Although astronomers have directly observed the object hurtling toward Earth, its exact size is unknown. The uncertainty is because when an optical telescope sees a new object, the only information it collects is the brightness of the object in visible light. There is no way to know how much light the object absorbs or reflects, according to Patrick Michel, an astrophysicist and research director at the National Center for Scientific Research in France.

“So, at equal brightness, an object can be larger and darker, or smaller and more reflective,” he explained in an email. “To know the size, we would need infrared observations, because infrared brightness is directly proportional to size. But such observations are more difficult to make from Earth and are not useful for discovering new objects.”

Based on assumptions about the amount of reflected light, 2026JH2 is currently estimated to be between 15 and 30 meters (50 and 100 feet) in diameter. At the smaller end of that range, Michel said, its size would be similar to that of a bolide, or fireball, that exploded in the atmosphere above the city of Chelyabinsk, Russia, in 2013, shattering windows and injuring 1,000 people. At the highest end of the range, it would be closer in size to an object that exploded near the Podkamennaya Tunguska River in Siberia in 1908, pulverizing large areas of forest. However, unlike those two objects, 2026JH2 won’t even enter the atmosphere, so there is no risk of it exploding.

Although the distance the asteroid will pass seems very close, it is still “far enough away that there is absolutely no reason to worry,” Michel said. But he noted that it is difficult to predict the future trajectory of 2026JH2 and that we cannot rule out that it could eventually end up on a collision course with Earth. “The good news is that so far, no asteroid that we know of poses a risk for the duration of our predictions, which is about a century on average,” he added.

An object at least 10 times larger than 2026JH2, named Apophis, will pass much closer to Earth, at an expected distance of 32,000 kilometers (20,000 miles), on April 13, 2029. “However, we are not at all worried, and on the contrary very excited,” Michel said. “Such a close approach to such a large object only happens once every few thousand years and its light will even be visible to the naked eye in the night sky in Europe, Africa and part of the Middle East.”

On the other hand, during its closest approach, 2026JH2 will only be detectable with small telescopes at dark sites, but it will remain 100 times too faint to be seen by the human eye, according to Jean-Luc Margot, professor of Earth, planetary and space sciences at the University of California, Los Angeles.

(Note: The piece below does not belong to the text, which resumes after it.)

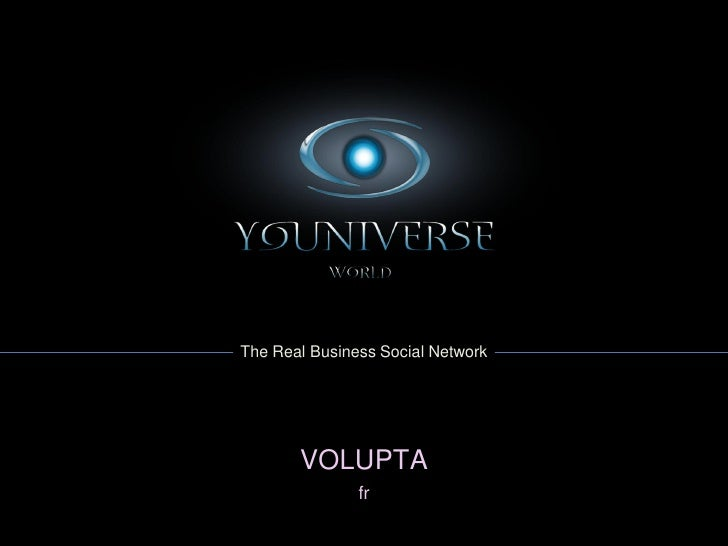 The Real Business Social Network            VOLUPTA                fr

Part of the reason we don’t have more detailed information about the asteroid, he added in an email, is that our planetary radar capabilities are currently degraded. “The Arecibo telescope collapsed in 2020 and NASA’s Goldstone antenna is down for major repairs for an extended period. Without radar data, we are less able to assess impact risk and we are more vulnerable to impact risk.”

Radio telescopes tell astronomers about asteroids through the planetary radar data they collect.

A partial live stream of the close pass will be provided by the Virtual Telescope Project using telescopes in Italy, starting at 3:45 p.m. ET, and until the object is no longer visible from that location.

So far, astronomers have observed only about 1 percent of near-Earth asteroids in the same size range as 2026JH2, Margot said, and so “it is not surprising that this object was discovered just days before its closest approach to Earth, when it became bright enough to be detected by asteroid detection studies.”

He added that it is concerning that we do not have complete knowledge of the near-Earth object population, but noted that space agencies are now actively funding discovery surveys to improve our inventory of potentially hazardous asteroids.